WHAT YOU HAVE TO DO:
Reproduce the items below, putting "Charcoal" in place of every "Black" and keeping all other text the same.

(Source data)
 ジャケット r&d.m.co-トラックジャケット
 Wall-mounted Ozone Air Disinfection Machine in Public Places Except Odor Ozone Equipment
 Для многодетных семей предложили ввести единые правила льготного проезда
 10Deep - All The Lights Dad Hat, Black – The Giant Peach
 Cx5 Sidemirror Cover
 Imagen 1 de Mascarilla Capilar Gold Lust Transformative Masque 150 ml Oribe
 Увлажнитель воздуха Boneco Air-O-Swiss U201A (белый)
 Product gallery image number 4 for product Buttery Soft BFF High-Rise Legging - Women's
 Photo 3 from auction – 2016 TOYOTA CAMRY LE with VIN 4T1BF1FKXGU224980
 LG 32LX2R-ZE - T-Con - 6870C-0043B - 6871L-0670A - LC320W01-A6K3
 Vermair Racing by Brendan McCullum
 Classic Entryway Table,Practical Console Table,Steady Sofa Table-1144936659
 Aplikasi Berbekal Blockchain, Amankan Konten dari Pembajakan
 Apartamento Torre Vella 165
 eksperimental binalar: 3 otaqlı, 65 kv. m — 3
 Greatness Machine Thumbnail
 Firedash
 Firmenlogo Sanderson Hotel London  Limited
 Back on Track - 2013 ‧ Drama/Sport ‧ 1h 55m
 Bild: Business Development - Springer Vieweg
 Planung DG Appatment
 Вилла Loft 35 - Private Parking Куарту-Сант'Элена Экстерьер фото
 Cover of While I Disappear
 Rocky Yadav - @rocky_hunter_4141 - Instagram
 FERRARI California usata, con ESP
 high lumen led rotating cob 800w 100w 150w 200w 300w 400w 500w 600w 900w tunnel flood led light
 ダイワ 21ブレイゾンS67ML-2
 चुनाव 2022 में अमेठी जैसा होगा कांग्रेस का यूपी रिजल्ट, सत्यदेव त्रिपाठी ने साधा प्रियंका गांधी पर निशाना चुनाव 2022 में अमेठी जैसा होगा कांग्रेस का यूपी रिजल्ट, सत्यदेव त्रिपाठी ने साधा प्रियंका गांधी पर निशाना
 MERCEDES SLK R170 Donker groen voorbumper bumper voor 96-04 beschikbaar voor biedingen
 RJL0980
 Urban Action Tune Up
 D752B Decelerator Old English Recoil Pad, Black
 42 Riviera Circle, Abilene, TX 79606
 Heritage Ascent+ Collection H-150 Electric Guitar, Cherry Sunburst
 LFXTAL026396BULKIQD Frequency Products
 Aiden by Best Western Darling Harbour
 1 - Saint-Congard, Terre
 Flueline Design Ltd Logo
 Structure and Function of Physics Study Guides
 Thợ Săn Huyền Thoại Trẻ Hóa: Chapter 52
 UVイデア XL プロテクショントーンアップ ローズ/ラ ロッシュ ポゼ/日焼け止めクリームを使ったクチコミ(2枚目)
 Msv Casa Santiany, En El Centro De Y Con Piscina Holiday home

TASK RESPONSE:
 ジャケット r&d.m.co-トラックジャケット
 Wall-mounted Ozone Air Disinfection Machine in Public Places Except Odor Ozone Equipment
 Для многодетных семей предложили ввести единые правила льготного проезда
 10Deep - All The Lights Dad Hat, Charcoal – The Giant Peach
 Cx5 Sidemirror Cover
 Imagen 1 de Mascarilla Capilar Gold Lust Transformative Masque 150 ml Oribe
 Увлажнитель воздуха Boneco Air-O-Swiss U201A (белый)
 Product gallery image number 4 for product Buttery Soft BFF High-Rise Legging - Women's
 Photo 3 from auction – 2016 TOYOTA CAMRY LE with VIN 4T1BF1FKXGU224980
 LG 32LX2R-ZE - T-Con - 6870C-0043B - 6871L-0670A - LC320W01-A6K3
 Vermair Racing by Brendan McCullum
 Classic Entryway Table,Practical Console Table,Steady Sofa Table-1144936659
 Aplikasi Berbekal Blockchain, Amankan Konten dari Pembajakan
 Apartamento Torre Vella 165
 eksperimental binalar: 3 otaqlı, 65 kv. m — 3
 Greatness Machine Thumbnail
 Firedash
 Firmenlogo Sanderson Hotel London  Limited
 Back on Track - 2013 ‧ Drama/Sport ‧ 1h 55m
 Bild: Business Development - Springer Vieweg
 Planung DG Appatment
 Вилла Loft 35 - Private Parking Куарту-Сант'Элена Экстерьер фото
 Cover of While I Disappear
 Rocky Yadav - @rocky_hunter_4141 - Instagram
 FERRARI California usata, con ESP
 high lumen led rotating cob 800w 100w 150w 200w 300w 400w 500w 600w 900w tunnel flood led light
 ダイワ 21ブレイゾンS67ML-2
 चुनाव 2022 में अमेठी जैसा होगा कांग्रेस का यूपी रिजल्ट, सत्यदेव त्रिपाठी ने साधा प्रियंका गांधी पर निशाना चुनाव 2022 में अमेठी जैसा होगा कांग्रेस का यूपी रिजल्ट, सत्यदेव त्रिपाठी ने साधा प्रियंका गांधी पर निशाना
 MERCEDES SLK R170 Donker groen voorbumper bumper voor 96-04 beschikbaar voor biedingen
 RJL0980
 Urban Action Tune Up
 D752B Decelerator Old English Recoil Pad, Charcoal
 42 Riviera Circle, Abilene, TX 79606
 Heritage Ascent+ Collection H-150 Electric Guitar, Cherry Sunburst
 LFXTAL026396BULKIQD Frequency Products
 Aiden by Best Western Darling Harbour
 1 - Saint-Congard, Terre
 Flueline Design Ltd Logo
 Structure and Function of Physics Study Guides
 Thợ Săn Huyền Thoại Trẻ Hóa: Chapter 52
 UVイデア XL プロテクショントーンアップ ローズ/ラ ロッシュ ポゼ/日焼け止めクリームを使ったクチコミ(2枚目)
 Msv Casa Santiany, En El Centro De Y Con Piscina Holiday home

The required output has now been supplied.